● **PAGE EXTRACT**

This is what history tells us. Here are some facts you may not have known:
Cleopatra may not have been Egyptian, or maybe she was. Ptolemy I, a general in Alexander the Great’s army, became ruler of Egypt after Alexander died. His line, the Ptolemaic line, lasted for several centuries, ending with the death of Cleopatra. Greek was the language of the ruling family in the beginning; our Cleopatra (VII) knew the Egyptian language, but also spoke Greek and Latin and many others. Outside Europe, in Africa and in Islamic tradition, she was remembered very differently. Arab writers refer to her as a scholar; 400 years after her death her statue was still honored at Philae, a religious center that also attracted pilgrims from outside Egypt.
Many scholars believe that Cleopatra wasn’t as beautiful as once believed. She was intelligent and well educated, speaking as many as a dozen languages and was familiar with mathematics, philosophy, oratory and astronomy. She reportedly enjoyed talking to learned men and women and could hold her own with them. Coins with her portrait show her with manly features and a large, hooked nose (however, she might have intentionally portrayed herself as masculine as a display of strength). Plutarch claimed that Cleopatra’s beauty was “not altogether incomparable,” and that it was instead her mellifluous speaking voice and “irresistible charm” that made her so desirable. So it may have been only Roman propaganda that portrayed her as a debauched temptress as shown in the movies.

● **SET PROBLEM**
Decide whether each statement agrees with the passage on Cleopatra, answering yes or no and quoting the words of the passage that settle it: (a) Cleopatra VII spoke Greek and Latin; (b) Arab writers describe her as a temptress; (c) Plutarch attributed her appeal chiefly to her beauty. Answer from the passage on Cleopatra alone.

Records of scene-based questions
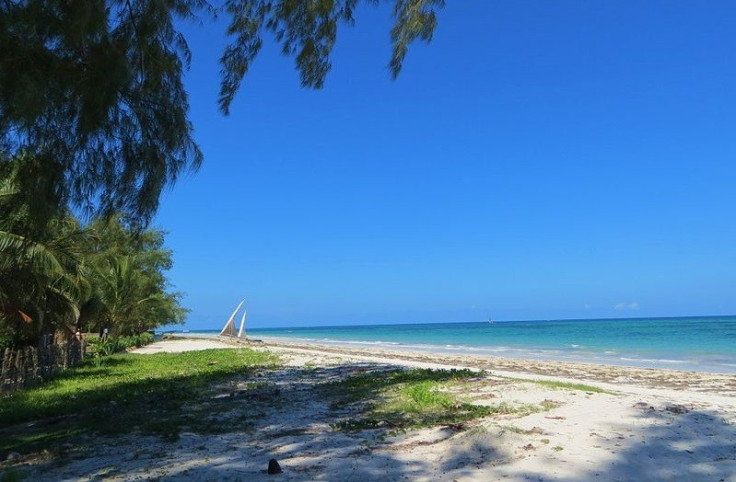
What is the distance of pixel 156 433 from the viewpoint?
743 centimetres

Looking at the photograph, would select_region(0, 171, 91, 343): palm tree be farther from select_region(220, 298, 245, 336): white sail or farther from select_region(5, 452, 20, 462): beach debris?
select_region(220, 298, 245, 336): white sail

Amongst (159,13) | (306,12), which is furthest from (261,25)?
(159,13)

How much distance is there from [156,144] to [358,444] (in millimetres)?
3793

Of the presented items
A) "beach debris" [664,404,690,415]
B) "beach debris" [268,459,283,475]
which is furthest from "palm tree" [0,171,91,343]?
"beach debris" [664,404,690,415]

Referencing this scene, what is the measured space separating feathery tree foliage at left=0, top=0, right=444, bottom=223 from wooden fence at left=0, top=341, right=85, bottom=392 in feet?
28.0

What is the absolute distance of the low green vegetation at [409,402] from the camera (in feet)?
24.0

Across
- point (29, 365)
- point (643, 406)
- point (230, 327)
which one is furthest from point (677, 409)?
point (230, 327)

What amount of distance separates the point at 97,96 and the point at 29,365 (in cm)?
1111

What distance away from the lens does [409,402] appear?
8.98 metres

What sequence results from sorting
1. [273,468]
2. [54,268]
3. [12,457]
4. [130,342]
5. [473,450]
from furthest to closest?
1. [130,342]
2. [54,268]
3. [12,457]
4. [473,450]
5. [273,468]

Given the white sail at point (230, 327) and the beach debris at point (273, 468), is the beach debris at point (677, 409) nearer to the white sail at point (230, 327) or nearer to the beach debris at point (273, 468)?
the beach debris at point (273, 468)

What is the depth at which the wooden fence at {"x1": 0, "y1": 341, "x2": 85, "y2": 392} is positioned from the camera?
12421 millimetres

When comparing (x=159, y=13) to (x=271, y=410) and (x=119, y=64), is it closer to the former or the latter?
(x=119, y=64)

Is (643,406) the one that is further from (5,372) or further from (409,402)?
(5,372)
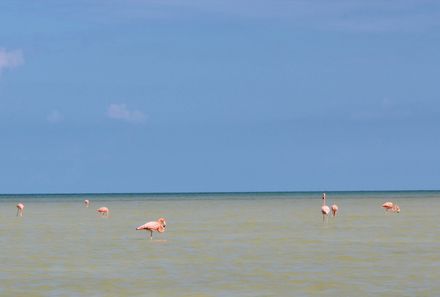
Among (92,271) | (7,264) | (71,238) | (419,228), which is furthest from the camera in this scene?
(419,228)

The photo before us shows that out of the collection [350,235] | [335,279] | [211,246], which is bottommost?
[335,279]

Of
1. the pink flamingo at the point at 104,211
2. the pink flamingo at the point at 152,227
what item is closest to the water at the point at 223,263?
the pink flamingo at the point at 152,227

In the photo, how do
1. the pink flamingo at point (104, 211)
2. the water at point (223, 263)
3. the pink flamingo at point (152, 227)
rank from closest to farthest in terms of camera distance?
1. the water at point (223, 263)
2. the pink flamingo at point (152, 227)
3. the pink flamingo at point (104, 211)

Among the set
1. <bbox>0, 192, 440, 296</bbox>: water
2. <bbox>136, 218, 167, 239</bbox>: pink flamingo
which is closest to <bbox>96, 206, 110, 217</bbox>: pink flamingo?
<bbox>0, 192, 440, 296</bbox>: water

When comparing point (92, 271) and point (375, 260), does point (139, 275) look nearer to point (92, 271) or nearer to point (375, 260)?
point (92, 271)

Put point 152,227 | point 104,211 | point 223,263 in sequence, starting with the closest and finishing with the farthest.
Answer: point 223,263, point 152,227, point 104,211

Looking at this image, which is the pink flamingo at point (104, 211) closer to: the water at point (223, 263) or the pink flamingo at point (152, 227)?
the water at point (223, 263)

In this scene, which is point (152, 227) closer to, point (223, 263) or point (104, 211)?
point (223, 263)

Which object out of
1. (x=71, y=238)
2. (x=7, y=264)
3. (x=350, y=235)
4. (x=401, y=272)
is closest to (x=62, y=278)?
(x=7, y=264)

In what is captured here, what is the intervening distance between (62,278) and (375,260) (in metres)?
9.56

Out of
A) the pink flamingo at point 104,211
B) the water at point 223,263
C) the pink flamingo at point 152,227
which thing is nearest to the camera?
the water at point 223,263

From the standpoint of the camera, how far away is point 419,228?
4728 centimetres

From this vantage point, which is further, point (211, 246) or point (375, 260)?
point (211, 246)

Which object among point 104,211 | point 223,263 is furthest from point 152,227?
point 104,211
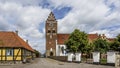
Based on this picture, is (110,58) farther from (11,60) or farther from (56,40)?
(56,40)

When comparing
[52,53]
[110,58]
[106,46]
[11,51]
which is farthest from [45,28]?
[110,58]

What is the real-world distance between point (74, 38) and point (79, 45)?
7.60ft

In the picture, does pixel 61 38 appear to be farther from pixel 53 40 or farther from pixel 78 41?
pixel 78 41

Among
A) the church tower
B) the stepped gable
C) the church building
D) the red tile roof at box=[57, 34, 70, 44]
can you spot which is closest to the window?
the church building

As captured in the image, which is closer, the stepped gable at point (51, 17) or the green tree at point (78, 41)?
the green tree at point (78, 41)

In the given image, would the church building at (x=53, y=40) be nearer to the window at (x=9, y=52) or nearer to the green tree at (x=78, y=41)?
the green tree at (x=78, y=41)

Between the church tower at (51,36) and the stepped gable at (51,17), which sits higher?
the stepped gable at (51,17)

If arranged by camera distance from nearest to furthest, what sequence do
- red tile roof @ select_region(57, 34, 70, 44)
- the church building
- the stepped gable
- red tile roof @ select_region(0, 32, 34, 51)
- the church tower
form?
red tile roof @ select_region(0, 32, 34, 51)
the church building
the church tower
red tile roof @ select_region(57, 34, 70, 44)
the stepped gable

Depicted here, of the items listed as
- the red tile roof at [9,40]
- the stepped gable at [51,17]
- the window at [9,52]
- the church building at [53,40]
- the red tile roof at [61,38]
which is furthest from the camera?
the stepped gable at [51,17]

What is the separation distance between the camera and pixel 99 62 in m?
40.4

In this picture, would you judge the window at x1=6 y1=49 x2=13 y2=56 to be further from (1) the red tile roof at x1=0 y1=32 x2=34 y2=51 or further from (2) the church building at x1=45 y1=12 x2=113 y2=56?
(2) the church building at x1=45 y1=12 x2=113 y2=56

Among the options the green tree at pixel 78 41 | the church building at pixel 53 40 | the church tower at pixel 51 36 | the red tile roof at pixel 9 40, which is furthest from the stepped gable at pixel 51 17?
the red tile roof at pixel 9 40

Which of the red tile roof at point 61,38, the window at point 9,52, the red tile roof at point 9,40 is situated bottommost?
the window at point 9,52

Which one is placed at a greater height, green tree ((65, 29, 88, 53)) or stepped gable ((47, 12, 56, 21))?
stepped gable ((47, 12, 56, 21))
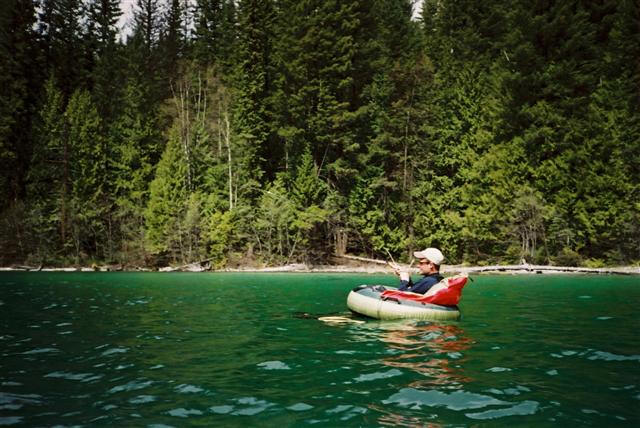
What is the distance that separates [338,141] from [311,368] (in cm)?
2977

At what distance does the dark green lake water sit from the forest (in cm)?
1982

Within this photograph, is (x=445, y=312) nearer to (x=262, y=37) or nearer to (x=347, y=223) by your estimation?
(x=347, y=223)

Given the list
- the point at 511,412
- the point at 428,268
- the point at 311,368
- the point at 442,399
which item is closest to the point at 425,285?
the point at 428,268

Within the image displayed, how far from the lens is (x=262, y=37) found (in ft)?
129

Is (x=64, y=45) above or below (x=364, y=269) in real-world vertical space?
above

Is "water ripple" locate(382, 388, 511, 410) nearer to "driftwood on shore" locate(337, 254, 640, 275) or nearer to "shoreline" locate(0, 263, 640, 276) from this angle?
"shoreline" locate(0, 263, 640, 276)

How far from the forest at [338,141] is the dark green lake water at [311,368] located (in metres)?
19.8

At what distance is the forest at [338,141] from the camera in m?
29.6

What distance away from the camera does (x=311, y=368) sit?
20.2 feet

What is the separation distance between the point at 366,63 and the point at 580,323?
3001 centimetres

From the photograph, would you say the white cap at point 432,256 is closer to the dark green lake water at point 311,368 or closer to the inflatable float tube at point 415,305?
the inflatable float tube at point 415,305

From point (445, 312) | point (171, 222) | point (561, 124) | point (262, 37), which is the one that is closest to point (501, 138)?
point (561, 124)

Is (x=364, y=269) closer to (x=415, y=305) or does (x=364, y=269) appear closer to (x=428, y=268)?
(x=428, y=268)

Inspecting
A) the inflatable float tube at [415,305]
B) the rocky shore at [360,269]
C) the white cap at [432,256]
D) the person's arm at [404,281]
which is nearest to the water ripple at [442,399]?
the inflatable float tube at [415,305]
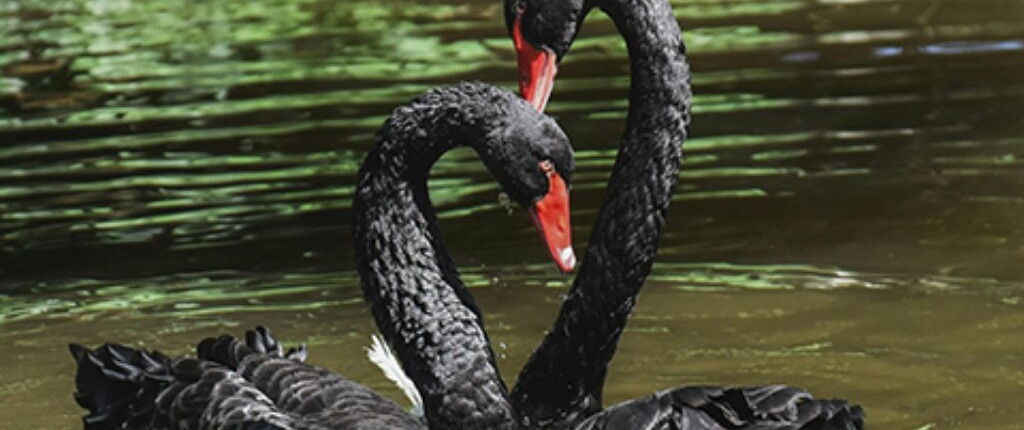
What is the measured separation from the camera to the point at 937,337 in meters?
6.56

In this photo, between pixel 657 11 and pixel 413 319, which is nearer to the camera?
pixel 413 319

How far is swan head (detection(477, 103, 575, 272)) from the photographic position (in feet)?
15.4

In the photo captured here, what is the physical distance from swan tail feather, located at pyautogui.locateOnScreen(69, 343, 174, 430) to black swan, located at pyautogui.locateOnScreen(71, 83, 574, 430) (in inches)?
0.5

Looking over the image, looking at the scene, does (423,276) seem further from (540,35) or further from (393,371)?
(540,35)

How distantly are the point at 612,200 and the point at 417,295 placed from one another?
0.71m

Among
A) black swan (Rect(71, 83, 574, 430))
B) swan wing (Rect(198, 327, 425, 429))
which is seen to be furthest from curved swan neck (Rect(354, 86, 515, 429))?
swan wing (Rect(198, 327, 425, 429))

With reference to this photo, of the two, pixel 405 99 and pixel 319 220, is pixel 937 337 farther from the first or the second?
pixel 405 99

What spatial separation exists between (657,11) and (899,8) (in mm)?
8147

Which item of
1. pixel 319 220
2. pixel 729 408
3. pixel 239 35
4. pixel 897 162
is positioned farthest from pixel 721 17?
pixel 729 408

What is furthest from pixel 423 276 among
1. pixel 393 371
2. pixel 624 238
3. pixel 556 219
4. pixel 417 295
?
pixel 393 371

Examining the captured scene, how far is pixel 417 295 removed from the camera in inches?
192

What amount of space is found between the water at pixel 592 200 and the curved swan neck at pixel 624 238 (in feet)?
2.81

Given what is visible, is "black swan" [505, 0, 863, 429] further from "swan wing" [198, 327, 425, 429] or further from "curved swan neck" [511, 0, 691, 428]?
"swan wing" [198, 327, 425, 429]

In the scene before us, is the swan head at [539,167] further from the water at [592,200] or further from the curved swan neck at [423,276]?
the water at [592,200]
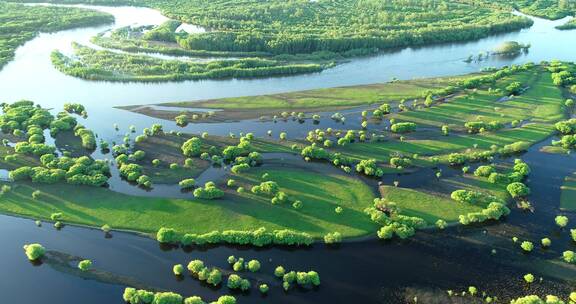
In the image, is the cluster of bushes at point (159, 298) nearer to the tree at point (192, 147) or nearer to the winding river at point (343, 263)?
the winding river at point (343, 263)

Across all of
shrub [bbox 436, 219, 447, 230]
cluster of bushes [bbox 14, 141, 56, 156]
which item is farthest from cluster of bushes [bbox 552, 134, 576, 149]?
cluster of bushes [bbox 14, 141, 56, 156]

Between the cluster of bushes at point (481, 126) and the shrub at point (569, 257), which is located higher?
the cluster of bushes at point (481, 126)

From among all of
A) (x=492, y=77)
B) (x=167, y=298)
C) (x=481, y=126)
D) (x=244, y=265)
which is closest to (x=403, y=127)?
(x=481, y=126)

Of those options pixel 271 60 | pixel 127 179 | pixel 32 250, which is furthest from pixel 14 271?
pixel 271 60

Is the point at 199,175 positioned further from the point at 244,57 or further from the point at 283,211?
the point at 244,57

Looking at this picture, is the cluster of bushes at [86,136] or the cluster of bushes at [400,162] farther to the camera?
the cluster of bushes at [86,136]

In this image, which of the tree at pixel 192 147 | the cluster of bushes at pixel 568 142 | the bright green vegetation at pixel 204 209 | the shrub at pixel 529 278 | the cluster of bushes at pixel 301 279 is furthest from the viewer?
the cluster of bushes at pixel 568 142

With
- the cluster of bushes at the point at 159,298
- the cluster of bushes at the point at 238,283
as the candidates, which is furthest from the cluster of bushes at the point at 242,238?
the cluster of bushes at the point at 159,298
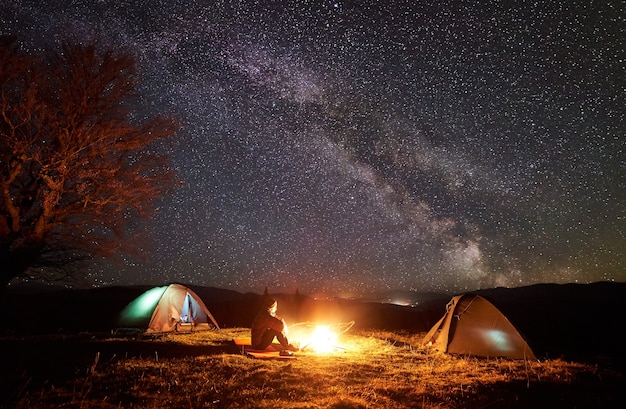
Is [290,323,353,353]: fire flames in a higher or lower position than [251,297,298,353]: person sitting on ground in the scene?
lower

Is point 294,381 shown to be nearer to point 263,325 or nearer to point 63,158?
point 263,325

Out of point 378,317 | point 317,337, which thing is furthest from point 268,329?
point 378,317

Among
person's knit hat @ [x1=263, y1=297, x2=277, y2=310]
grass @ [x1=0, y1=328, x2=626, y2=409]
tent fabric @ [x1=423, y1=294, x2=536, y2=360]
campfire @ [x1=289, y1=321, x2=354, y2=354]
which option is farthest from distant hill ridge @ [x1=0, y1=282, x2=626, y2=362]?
person's knit hat @ [x1=263, y1=297, x2=277, y2=310]

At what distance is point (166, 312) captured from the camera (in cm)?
1639

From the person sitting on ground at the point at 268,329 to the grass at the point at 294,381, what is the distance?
0.54m

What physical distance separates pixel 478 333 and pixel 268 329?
6.29 meters

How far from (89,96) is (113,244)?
5613mm

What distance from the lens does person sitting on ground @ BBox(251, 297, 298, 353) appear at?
10328 mm

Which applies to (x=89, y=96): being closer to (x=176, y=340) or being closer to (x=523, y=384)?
(x=176, y=340)

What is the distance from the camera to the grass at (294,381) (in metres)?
5.79

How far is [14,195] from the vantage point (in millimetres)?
13711

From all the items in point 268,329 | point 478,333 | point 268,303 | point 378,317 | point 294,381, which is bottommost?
point 378,317

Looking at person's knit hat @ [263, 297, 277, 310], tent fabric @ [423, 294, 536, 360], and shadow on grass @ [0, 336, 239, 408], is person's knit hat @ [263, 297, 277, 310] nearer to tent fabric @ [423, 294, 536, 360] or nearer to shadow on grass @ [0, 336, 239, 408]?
shadow on grass @ [0, 336, 239, 408]

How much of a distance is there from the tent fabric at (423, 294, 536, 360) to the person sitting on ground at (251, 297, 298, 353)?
4.87 metres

● **EXERCISE ANSWER**
(a) Yes: "our Cleopatra (VII) knew the Egyptian language, but also spoke Greek and Latin and many others."
(b) No: "Arab writers refer to her as a scholar"
(c) No: "it was instead her mellifluous speaking voice and “irresistible charm” that made her so desirable."